» Text provided:

------------------------------------------------

Canadian politician (1860–1924)

Jean-Marie-Joseph-Pantaléon Pelletier (/fr/; July 27, 1860 – October 19, 1924) was a physician and political figure in Quebec. He represented Sherbrooke in the Legislative Assembly of Quebec from 1900 to 1911 as a Liberal. Pelletier was Speaker of the Legislative Assembly from 1909 to 1911.

== Biography ==
He was born in Rivière-Ouelle, Canada East, the son of Joseph Pelletier and Henriette Martin. Pelletier was educated at the Collège de Sainte-Anne-de-la-Pocatière and the Université Laval. He qualified as a physician in 1887 and, after interning in New York City and Paris, set up practice in Sherbrooke. Pelletier was surgeon at the Hôpital Sacré-Cœur and also served as coroner for Saint-François district. In 1897, he was named to the Quebec Board of Health. He was a lieutenant in the Canadian Militia with the 9th Battalion Volunteer Militia Rifles and served during the North-West Rebellion. He was later a captain and medical officer of the 11th Hussars in Richmond and later reaching the rank of lieutenant-colonel and first commanding officer of the newly raised 54th Regiment (Carabiniers de Sherbrooke). In 1888, he married Alice Hudon. Pelletier resigned his seat in the assembly in 1911 after he was named Quebec provincial representative in London. He died in Quebec City at the age of 64.

His uncle Charles Alphonse Pantaléon Pelletier served in the Canadian House of Commons and as Lieutenant-Governor of Quebec.

------------------------------------------------

Stored items

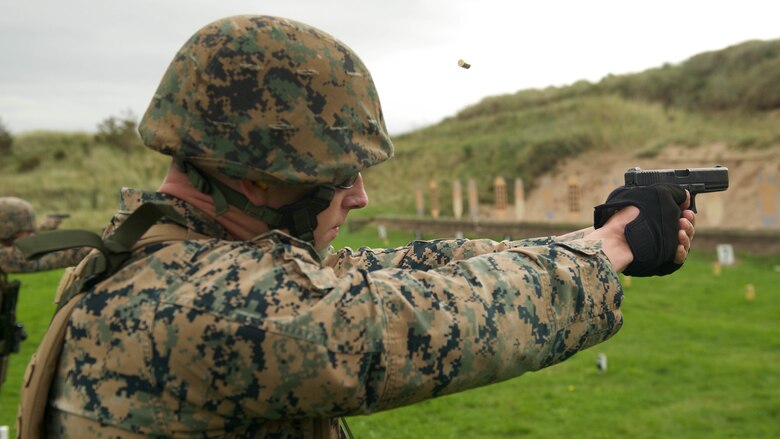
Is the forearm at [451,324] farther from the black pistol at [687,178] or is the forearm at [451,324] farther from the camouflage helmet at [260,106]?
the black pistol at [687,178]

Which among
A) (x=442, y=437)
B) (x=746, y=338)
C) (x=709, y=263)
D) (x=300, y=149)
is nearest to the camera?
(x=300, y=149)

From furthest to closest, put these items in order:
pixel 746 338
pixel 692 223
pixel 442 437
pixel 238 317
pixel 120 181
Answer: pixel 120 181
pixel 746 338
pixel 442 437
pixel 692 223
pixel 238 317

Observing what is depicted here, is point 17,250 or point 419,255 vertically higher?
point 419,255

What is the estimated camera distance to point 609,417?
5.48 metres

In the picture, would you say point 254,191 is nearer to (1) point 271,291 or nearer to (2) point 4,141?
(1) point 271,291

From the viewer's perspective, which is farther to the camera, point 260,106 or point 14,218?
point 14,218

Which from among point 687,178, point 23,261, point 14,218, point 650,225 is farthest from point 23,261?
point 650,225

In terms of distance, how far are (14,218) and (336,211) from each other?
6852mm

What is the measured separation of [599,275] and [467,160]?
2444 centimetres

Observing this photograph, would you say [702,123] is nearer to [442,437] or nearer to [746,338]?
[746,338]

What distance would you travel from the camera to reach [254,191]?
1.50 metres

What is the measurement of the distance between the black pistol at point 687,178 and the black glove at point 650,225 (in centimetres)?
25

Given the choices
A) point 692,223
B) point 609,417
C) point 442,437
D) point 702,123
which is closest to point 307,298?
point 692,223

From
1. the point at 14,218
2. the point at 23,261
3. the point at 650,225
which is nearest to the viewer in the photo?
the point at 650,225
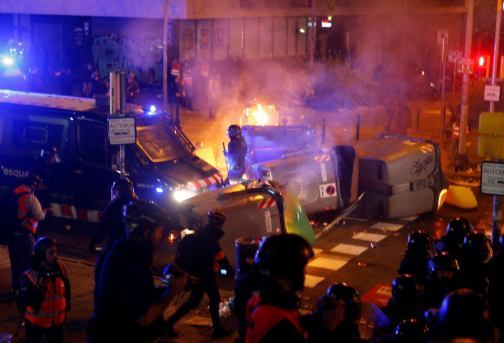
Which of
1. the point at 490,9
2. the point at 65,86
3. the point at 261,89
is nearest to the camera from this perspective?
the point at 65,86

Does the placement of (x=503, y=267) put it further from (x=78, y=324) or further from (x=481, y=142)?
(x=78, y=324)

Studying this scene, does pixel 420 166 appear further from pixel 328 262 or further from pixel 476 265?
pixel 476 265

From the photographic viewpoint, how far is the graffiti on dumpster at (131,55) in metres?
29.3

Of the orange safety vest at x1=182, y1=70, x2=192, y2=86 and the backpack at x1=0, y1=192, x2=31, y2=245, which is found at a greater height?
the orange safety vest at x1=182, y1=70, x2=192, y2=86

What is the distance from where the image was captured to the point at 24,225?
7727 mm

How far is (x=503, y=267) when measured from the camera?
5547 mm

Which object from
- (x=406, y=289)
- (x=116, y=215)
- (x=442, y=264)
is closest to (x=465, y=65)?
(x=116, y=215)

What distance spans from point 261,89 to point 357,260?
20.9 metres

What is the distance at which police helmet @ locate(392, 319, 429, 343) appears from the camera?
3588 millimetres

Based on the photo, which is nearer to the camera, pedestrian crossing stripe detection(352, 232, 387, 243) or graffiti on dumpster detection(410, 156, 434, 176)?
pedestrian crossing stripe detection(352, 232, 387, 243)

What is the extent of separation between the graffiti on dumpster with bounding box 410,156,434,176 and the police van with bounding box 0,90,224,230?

------------------------------------------------

List every relative of Pelletier whom the biography above names, and give each one's relation to him.

» Solution for this task:
Joseph Pelletier (father)
Henriette Martin (mother)
Alice Hudon (wife)
Charles Alphonse Pantaléon Pelletier (uncle)